Wie kann man einem Trauernden helfen?
Trauernde leben in einem Ausnahmezustand und leiden körperlich und seelisch. Mal gibt es Zeiten wo sie lachen können und dann tun sich wieder Abgründe auf, wo der Schmerz nicht enden will. Sie sind nicht in der Lage um Hilfe zu bitten weil sie in ihrer Situation bildlich gesprochen „sprachlos“ sind. Selbsthilfegruppen, das Zuhören und einfach da sein, können dem Trauernden helfen.

Bücher-Tipps:
Verena Kast: Trauern – Phasen und Chancen des psychischen Prozesses (Zürich 1982). Fast schon ein Klassiker für Menschen, die jemand Nahestehenden verloren haben. Zeigt für jeden verständliche psychologische Hintergründe: Trauern ist ein lebendiger Prozess mit vielen wechselnden Gefühlen.
George A. Bonanno: Die andere Seite der Trauer. Verlustschmerz und Trauma aus eigener Kraft überwinden (Bielefeld 2012). Ein aktuelles Buch des renommierten Traumaforschers. Interessante Darstellung, wie und warum Menschen Krisen überwinden.

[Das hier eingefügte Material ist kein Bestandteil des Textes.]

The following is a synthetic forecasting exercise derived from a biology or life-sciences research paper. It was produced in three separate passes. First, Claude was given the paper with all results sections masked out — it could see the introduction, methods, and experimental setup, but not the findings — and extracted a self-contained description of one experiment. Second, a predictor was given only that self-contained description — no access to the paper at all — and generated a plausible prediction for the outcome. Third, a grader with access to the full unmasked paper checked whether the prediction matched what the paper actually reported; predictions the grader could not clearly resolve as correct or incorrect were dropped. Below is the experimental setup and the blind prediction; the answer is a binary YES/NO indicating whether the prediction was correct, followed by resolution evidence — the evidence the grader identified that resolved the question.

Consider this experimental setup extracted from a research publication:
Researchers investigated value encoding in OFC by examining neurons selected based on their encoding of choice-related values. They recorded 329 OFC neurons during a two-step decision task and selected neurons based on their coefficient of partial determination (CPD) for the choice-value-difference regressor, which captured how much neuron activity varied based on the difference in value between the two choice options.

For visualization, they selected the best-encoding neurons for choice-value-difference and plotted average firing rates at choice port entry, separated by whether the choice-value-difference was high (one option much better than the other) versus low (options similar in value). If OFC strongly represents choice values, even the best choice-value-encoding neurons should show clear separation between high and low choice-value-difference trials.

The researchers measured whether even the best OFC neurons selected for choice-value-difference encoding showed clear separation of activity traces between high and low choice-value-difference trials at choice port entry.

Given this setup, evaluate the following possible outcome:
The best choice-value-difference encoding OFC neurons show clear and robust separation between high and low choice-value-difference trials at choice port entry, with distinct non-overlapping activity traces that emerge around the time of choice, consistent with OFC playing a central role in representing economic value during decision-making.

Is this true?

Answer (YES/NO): NO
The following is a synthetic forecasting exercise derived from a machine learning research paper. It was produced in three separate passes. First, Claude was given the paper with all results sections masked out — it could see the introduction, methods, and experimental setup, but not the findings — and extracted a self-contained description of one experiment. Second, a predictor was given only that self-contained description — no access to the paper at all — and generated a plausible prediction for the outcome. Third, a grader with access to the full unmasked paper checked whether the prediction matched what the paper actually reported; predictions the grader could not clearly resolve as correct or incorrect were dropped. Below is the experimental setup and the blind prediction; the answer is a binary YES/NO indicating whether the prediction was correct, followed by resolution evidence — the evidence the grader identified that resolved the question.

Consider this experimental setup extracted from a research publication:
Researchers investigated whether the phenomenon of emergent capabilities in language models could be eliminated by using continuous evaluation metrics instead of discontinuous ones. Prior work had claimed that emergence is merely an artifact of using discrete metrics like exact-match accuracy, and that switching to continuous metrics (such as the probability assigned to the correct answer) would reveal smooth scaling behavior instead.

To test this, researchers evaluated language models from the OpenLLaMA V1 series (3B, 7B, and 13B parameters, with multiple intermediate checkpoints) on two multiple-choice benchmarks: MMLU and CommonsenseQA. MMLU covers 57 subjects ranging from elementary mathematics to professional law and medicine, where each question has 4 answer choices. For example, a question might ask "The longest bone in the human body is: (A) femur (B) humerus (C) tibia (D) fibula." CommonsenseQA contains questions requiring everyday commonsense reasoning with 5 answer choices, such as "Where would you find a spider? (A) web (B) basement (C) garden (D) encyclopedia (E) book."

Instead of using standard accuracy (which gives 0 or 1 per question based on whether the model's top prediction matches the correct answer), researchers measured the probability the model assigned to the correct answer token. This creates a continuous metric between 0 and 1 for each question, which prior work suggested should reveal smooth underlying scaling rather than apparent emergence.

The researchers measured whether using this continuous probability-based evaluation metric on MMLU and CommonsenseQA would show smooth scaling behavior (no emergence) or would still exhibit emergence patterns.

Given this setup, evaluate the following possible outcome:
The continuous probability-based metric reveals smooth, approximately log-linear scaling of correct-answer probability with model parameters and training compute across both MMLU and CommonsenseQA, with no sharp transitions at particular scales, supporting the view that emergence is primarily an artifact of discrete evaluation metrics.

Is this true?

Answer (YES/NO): NO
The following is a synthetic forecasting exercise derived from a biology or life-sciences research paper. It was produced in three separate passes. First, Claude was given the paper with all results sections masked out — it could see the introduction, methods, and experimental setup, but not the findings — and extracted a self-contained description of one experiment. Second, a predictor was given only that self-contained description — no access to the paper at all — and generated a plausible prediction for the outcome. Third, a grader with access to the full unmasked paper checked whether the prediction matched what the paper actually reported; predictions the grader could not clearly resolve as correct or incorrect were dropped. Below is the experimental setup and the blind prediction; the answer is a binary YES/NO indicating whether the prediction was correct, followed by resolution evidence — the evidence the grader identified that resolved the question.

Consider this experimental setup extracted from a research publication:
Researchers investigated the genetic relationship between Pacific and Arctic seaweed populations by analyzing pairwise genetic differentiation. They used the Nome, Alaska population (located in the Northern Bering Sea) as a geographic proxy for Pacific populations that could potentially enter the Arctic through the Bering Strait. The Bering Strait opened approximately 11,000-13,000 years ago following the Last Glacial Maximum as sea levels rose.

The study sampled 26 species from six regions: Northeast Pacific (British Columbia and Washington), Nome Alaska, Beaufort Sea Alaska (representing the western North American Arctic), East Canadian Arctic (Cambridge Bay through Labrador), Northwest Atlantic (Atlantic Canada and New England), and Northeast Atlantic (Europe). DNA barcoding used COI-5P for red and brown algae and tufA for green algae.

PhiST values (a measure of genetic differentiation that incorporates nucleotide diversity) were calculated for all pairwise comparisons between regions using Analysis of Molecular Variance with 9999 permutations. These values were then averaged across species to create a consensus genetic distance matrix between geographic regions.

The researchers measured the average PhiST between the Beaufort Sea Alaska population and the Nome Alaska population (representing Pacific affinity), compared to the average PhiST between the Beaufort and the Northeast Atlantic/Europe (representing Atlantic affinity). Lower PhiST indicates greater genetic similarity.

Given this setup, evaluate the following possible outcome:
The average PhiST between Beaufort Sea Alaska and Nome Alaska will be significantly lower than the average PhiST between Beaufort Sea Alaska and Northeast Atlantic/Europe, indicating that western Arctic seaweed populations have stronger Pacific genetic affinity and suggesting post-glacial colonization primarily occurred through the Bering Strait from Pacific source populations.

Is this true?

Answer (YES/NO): NO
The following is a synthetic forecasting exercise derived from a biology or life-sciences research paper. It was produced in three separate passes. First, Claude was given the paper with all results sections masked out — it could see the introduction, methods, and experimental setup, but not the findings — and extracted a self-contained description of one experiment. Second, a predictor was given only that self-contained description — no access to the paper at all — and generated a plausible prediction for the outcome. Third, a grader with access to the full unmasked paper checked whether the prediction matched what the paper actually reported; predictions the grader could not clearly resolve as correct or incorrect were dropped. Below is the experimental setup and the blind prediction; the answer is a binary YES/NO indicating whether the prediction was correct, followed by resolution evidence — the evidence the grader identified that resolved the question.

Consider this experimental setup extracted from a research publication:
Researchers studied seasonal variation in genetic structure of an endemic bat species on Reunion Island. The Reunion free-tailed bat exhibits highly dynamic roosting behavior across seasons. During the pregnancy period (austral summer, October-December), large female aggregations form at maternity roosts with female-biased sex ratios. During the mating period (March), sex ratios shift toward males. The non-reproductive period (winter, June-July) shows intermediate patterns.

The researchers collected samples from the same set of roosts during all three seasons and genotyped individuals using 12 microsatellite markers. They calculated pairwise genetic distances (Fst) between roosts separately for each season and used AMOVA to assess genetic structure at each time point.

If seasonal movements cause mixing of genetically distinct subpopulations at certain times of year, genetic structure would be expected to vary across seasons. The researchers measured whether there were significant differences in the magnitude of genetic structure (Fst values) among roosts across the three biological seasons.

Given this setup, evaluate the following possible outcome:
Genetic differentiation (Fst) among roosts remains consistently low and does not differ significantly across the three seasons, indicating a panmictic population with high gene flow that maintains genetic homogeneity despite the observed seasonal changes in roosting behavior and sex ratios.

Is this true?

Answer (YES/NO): NO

Beatrice von Weizsäcker: Ist da jemand? Gott und meine Zweifel (München 2012). Als ihr Bruder an Krebs stirbt, zweifelt Beatrice von Weizsäcker an Gott. Ein sehr persönliches Buch über das Leben vor und nach dem Tod eines Angehörigen.
Reiner Sörries: Herzliches Beileid. Eine Kulturgeschichte der Trauer (Darmstadt 2012). Die zentrale These: Trauer ist kulturell determiniert. Ein interessantes Buch über die heutige kommerzialisierte Gesellschaft.